(Photo : Archives)
De gauche à droite, Nathalie Desjardins, Sophie Coulombe, Luc Martel, Luc Leblanc, Carole Viau, Stéphanie Carrière et Carole Gagnon.

Conseil de Saint-Sauveur : aqueducs, affichage et choix budgétaires

Par Louis-Philippe Forest-Gaudet (Initiative de journalisme local)

La séance du conseil municipal de janvier a mis en lumière des dossiers sensibles touchant l’eau potable, l’affichage commercial et les orientations budgétaires, dans un climat marqué par l’attente et l’incertitude.

D’entrée de jeu, une élue a rappelé l’existence d’une entente avec le mont Habitant permettant aux résidents d’obtenir « 25 % de rabais sur les remontées », jusqu’à six billets par demeure, sur présentation d’une preuve de domicile.

Aqueducs privés: prudence et pression sur Québec

La période de questions a été largement dominée par le dossier des aqueducs privés et d’Aquagestion. Plusieurs citoyennes et citoyens ont interpellé le conseil sur l’aide financière annoncée par Québec. Le maire a tenu à tempérer les attentes: « Cette enveloppe-là, à l’heure actuelle, elle n’a pas été confirmée par le ministère de l’Environnement, et il n’y a pas de modalités connues. »

Une résolution adoptée par le conseil exprime l’intérêt de la municipalité à étudier la reprise de certains réseaux privés, mais uniquement sous réserve de confirmations écrites du gouvernement, de garanties sur la cession des infrastructures et d’un appui formel du ministère. Des rencontres prévues avec la population concernée ont été reportées, la Ville estimant qu’il serait prématuré de rencontrer les citoyens sans réponses claires. « On suit le dossier de près, c’est un dossier chaud », a insisté le maire, évoquant le début février comme échéancier possible.

Délais de permis et qualité de l’eau

Des citoyennes ont également dénoncé les délais de délivrance des permis de construction, parfois étirés sur plusieurs mois. Le maire a reconnu la problématique et exprimé que des ajustements sont en cours afin d’accélérer le traitement des requêtes.

Sur la qualité de l’eau et les avis d’ébullition, la Ville affirme suivre les recommandations des spécialistes mandatés. Un résident a toutefois demandé davantage de transparence quant aux résultats des analyses.

Siège de la MRC: appui conditionnel

Le conseil a réitéré son appui de principe à l’implantation du futur siège social de la MRC des Pays-d’en-Haut à Saint-Sauveur, tout en rejetant le projet dans sa forme actuelle. Les élus invoquent notamment l’ampleur du déboisement, l’intégration paysagère et l’impact environnemental sur le secteur du Cap Molson.

Affichage commercial et langue française: qui fait appliquer la loi?

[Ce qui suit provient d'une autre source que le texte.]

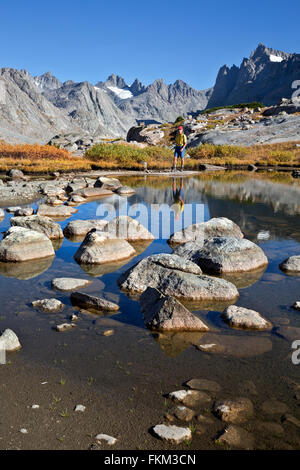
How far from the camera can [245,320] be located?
20.6 ft

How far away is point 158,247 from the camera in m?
11.3

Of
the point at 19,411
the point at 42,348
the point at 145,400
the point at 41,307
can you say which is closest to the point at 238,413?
the point at 145,400

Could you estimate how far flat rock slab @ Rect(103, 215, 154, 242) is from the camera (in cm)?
1155

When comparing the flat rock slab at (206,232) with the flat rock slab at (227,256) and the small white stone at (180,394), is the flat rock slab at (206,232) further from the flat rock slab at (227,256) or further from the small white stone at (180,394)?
the small white stone at (180,394)

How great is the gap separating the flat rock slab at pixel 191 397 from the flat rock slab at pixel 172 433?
0.48 m

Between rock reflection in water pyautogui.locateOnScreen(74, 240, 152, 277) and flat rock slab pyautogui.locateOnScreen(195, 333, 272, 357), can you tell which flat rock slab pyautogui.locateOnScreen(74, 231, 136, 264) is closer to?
rock reflection in water pyautogui.locateOnScreen(74, 240, 152, 277)

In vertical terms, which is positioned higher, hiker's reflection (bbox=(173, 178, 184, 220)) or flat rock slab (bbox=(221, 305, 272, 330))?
hiker's reflection (bbox=(173, 178, 184, 220))

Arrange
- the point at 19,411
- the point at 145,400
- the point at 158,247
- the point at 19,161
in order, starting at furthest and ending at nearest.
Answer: the point at 19,161 → the point at 158,247 → the point at 145,400 → the point at 19,411

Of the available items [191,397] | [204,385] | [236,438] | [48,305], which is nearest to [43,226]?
[48,305]

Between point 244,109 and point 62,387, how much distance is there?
102 meters

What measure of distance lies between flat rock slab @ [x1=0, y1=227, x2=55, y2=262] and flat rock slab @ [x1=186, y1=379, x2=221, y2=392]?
20.9ft

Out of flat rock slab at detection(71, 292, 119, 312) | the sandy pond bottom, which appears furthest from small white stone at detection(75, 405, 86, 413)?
flat rock slab at detection(71, 292, 119, 312)

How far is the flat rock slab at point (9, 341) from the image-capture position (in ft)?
17.8
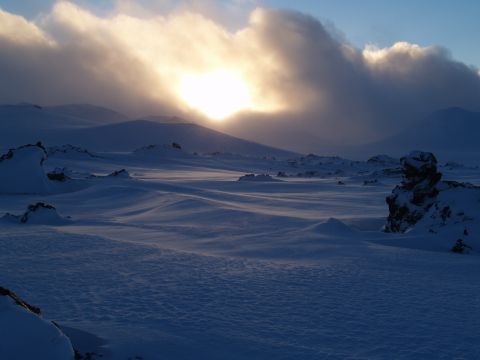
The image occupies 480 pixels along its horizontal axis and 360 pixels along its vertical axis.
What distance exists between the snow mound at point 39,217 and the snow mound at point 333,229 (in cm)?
375

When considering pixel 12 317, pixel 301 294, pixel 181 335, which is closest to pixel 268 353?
pixel 181 335

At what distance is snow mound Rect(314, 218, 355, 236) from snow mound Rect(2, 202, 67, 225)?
375 cm

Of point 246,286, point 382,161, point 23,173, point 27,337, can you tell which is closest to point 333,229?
point 246,286

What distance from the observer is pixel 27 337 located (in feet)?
6.46

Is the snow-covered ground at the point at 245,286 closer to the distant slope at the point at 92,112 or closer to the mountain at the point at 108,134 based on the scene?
the mountain at the point at 108,134

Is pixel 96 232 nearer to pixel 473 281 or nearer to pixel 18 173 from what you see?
pixel 473 281

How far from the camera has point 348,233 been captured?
5.70 meters

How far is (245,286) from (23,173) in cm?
1014

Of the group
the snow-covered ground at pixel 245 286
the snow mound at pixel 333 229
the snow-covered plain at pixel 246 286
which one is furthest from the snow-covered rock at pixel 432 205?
the snow mound at pixel 333 229

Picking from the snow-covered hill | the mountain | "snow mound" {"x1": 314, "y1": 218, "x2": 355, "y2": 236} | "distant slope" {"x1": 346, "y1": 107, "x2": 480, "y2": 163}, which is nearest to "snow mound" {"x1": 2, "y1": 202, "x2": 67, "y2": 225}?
"snow mound" {"x1": 314, "y1": 218, "x2": 355, "y2": 236}

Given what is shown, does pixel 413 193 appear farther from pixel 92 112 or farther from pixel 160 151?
pixel 92 112

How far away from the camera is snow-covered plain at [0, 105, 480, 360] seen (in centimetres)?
241

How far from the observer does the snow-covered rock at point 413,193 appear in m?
6.28

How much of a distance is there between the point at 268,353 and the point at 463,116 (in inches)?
4697
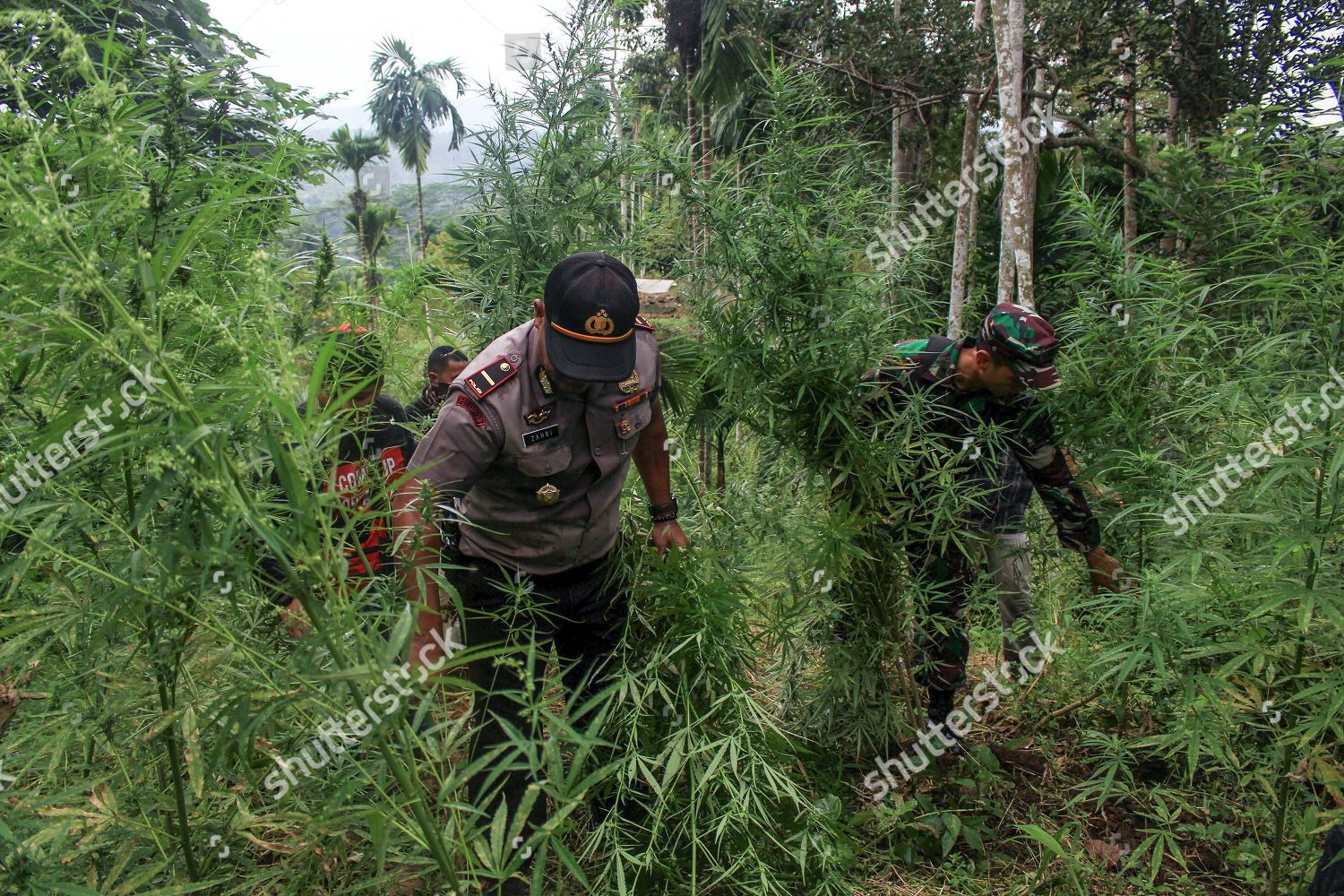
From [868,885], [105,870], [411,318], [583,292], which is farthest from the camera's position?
[411,318]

L’approbation d’une enseigne associée au commerce « Club Fish » a relancé le débat sur la langue d’affichage. Interpellé sur la conformité à la Charte de la langue française, le maire a répondu: « Nos règlements ne nous permettent pas de juger le français utilisé. »

En droit, cette affirmation est fondée. La Charte de la langue française et le Règlement sur la langue du commerce et des affaires imposent que l’affichage public se fasse en français ou que le français y soit nettement prédominant. Toutefois, l’application et le contrôle de ces règles relèvent exclusivement de l’Office québécois de la langue française (OQLF), organisme provincial habilité à recevoir les plaintes, mener des enquêtes et imposer des correctifs ou des sanctions.

Les municipalités, pour leur part, ont compétence sur l’aspect urbanistique des enseignes, comme l’emplacement, les dimensions ou l’éclairage, mais elles ne sont pas responsables de faire appliquer la Charte linguistique. Un affichage approuvé par une ville peut donc faire ultérieurement l’objet d’une intervention de l’OQLF s’il est jugé non conforme.

Choix budgétaires et préoccupations citoyennes

En fin de séance, des citoyennes et citoyens ont contesté les impacts de compressions budgétaires, notamment l’aide financière à la Chambre de commerce. Le maire a reconnu la difficulté des choix effectués, tout en affirmant vouloir maintenir le dialogue entre la Ville, les commerçantes et les commerçants et la population.